### Text block
_ _ _ _ _
Blogger Croydonian said...

I know a woman who is a translator at the Commission, and the form is rarely Greek to Gaelic or Estonian to Spanish, but rather from 'minor' language to 'major' language and then to 'minor' language.

If his Grace will forgive the meander, an anecdote: Many years ago an MEP from Normandy made a comment about some supposedly intractable dilemma with words to the effect of 'Ce probleme sera resolu grace a la sagesse normande'. This was rendered by the translator as 'This problem will be solved with the help of norman widsom', causing a vast outbreak of sniggering from MEPs from these islands and much confusion on the part of the hapless MEP.

18 July 2006 at 09:18  
Anonymous Ulster Man said...

Is Croydonian right? Why don't the French object to that? If everything is translated via English, doesn't that make English the de facto lingua franca?

18 July 2006 at 09:41  
Blogger Croydonian said...

UM - I've just found this confirmation:

"Twenty languages gives a total of 190 possible combinations (English-German, French-Czech, Finnish-Portuguese, etc), and finding any human being who speaks, for example, both Greek and Estonian or Slovene and Lithuanian is well-nigh impossible.
_ _ _ _ _
### Records shown
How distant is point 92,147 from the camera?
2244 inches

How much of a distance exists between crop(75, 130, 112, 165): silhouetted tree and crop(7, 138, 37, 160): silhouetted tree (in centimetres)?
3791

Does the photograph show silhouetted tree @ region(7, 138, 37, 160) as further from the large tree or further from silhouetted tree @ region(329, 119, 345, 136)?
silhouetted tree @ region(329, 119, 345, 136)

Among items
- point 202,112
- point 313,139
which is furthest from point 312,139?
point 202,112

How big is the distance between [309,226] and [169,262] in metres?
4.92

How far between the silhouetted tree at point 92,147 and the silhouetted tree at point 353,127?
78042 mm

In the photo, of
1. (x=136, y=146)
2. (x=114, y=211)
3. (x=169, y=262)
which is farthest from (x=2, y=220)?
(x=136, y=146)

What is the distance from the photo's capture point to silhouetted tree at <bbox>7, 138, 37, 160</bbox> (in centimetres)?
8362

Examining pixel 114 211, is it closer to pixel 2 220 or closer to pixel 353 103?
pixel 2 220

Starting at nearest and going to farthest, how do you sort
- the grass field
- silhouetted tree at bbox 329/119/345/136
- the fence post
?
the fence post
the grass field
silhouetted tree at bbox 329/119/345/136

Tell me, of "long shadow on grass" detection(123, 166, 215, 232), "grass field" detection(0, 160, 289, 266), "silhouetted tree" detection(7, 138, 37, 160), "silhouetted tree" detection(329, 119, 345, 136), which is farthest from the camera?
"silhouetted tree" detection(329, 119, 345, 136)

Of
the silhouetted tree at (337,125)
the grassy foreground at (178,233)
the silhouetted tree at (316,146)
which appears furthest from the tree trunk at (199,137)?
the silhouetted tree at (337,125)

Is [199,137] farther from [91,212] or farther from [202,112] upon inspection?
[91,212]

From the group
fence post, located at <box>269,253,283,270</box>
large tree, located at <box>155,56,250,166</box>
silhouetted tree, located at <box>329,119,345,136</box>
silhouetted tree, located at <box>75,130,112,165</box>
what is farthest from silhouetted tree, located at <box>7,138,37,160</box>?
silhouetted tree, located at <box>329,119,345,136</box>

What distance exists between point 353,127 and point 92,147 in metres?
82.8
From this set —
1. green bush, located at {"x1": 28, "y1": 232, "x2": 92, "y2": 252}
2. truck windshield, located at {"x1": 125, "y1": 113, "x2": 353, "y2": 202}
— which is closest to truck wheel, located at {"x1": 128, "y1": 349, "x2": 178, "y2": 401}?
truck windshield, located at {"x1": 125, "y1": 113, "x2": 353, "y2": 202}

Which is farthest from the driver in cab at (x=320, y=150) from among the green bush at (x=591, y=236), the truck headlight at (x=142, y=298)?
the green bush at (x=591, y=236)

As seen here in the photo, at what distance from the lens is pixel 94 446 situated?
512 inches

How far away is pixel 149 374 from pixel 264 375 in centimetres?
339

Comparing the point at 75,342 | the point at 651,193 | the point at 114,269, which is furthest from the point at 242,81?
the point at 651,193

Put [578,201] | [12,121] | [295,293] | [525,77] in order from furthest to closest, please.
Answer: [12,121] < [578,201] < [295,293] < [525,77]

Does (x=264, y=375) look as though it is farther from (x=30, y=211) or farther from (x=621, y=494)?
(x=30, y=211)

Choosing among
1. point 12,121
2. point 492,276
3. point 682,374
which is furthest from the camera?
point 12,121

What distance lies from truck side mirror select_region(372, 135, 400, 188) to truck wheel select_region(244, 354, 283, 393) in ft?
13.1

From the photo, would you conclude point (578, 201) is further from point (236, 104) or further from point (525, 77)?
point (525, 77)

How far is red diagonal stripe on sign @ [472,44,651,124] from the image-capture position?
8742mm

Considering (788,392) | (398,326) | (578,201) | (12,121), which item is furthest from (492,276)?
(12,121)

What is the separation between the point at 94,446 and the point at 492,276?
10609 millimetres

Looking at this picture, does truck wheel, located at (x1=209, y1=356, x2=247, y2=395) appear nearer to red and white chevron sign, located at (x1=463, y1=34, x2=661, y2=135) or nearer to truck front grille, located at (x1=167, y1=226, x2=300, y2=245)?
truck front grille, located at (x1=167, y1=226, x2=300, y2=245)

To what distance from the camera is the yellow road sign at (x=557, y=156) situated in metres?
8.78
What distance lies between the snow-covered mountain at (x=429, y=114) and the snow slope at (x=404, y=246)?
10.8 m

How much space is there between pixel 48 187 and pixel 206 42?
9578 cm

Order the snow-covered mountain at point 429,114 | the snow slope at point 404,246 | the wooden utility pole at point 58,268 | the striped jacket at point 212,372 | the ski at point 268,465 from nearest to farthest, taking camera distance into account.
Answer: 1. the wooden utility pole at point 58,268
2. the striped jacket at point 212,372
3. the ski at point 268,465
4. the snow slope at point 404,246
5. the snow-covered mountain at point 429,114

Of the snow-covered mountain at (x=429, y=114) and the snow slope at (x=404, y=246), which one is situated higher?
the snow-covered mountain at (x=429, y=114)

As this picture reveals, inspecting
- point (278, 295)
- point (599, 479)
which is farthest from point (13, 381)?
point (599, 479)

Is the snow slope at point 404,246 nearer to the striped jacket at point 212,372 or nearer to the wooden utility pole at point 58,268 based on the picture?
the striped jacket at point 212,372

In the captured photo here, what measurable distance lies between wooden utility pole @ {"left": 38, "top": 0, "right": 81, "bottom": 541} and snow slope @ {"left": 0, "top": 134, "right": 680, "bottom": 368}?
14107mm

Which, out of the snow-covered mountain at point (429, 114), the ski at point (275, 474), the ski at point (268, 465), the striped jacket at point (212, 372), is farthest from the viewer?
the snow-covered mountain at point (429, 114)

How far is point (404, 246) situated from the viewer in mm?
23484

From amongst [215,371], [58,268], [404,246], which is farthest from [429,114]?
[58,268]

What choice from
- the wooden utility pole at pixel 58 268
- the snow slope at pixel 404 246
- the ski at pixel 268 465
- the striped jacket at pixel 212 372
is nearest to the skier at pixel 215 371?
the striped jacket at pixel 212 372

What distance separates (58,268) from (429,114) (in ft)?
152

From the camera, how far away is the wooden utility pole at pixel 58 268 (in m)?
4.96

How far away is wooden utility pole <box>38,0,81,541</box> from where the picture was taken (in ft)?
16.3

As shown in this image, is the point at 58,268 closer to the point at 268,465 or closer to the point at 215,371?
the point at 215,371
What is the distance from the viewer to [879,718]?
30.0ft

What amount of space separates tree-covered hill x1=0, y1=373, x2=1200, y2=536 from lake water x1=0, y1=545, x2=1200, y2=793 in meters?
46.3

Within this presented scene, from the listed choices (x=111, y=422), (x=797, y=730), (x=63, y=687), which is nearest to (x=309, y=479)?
_ _ _ _ _
### To-do list
[A] According to the confirmation quoted in the blog comments on translation at the Commission, how many possible combinations do twenty languages give?
[B] Translate this sentence from the blog comments on translation at the Commission into Spanish: "If everything is translated via English, doesn't that make English the de facto lingua franca?"
[C] Resume the blog comments on translation at the Commission from the point where they stop, carrying on the quoted confirmation.

### Responses to the exercise
[A] 190

[B] Si todo se traduce a través del inglés, ¿no convierte eso al inglés en la lingua franca de facto?

[C]
To get round this problem, the parliament will use much more "relay translation", where a speech is interpreted first into one language and then into another - and perhaps into a fourth or fifth".

18 July 2006 at 10:04  
Anonymous Rick said...

I think the Commission should revert to Latin.............if the Hebdomadal Council at Oxford could function in Latin until 1856 I see no reason why The Commission and Parliament do not..............it would have a very satisfactory by-product of inaction

18 July 2006 at 10:10  
Anonymous Ulster Man said...

Croydonian, that's a recipe for major confusion! Can you image the potential for errors and misinterpretations involved in multiple translations? In fact, it's not so much translation as transliteration or some sort of verbal 'equivalence'. How do they deal with strange colloquialisms?!!

18 July 2006 at 10:44  
Blogger Croydonian said...

UM - One can certainly see it all going horribly wrong....

One more tale of translation errors: Menachem Begin was once introduced as 'Monsieur Menachem Commencer'. Yes, really.

18 July 2006 at 10:55  
Blogger phone cam foolery said...

Many years ago(24) I hitch hiked around France, One of the lifts I got was from an Aussie who worked for the Eu as a translator, he claimed sometimes he could make £400 a week , 24 years ago!
God knows what they get today.
Interesting holiday, given a lift by an Algerian homosexual who was the spitting image of Anwar saddat and nearly drowned falling off some rocks into the sea near St Malo.

18 July 2006 at 12:37  
Blogger Croydonian said...

There is good money to be made as a transaltor in Brussels / Strassburg, but imagine the tedium of translating speeches by eurocrats.

The translators have my sympathies, their bank balances notwithstaning

18 July 2006 at 14:28  
Anonymous Rick said...

I see that West Yorkshire Police has a budget of £382 million but devotes £1 million of same to paying for translation services..................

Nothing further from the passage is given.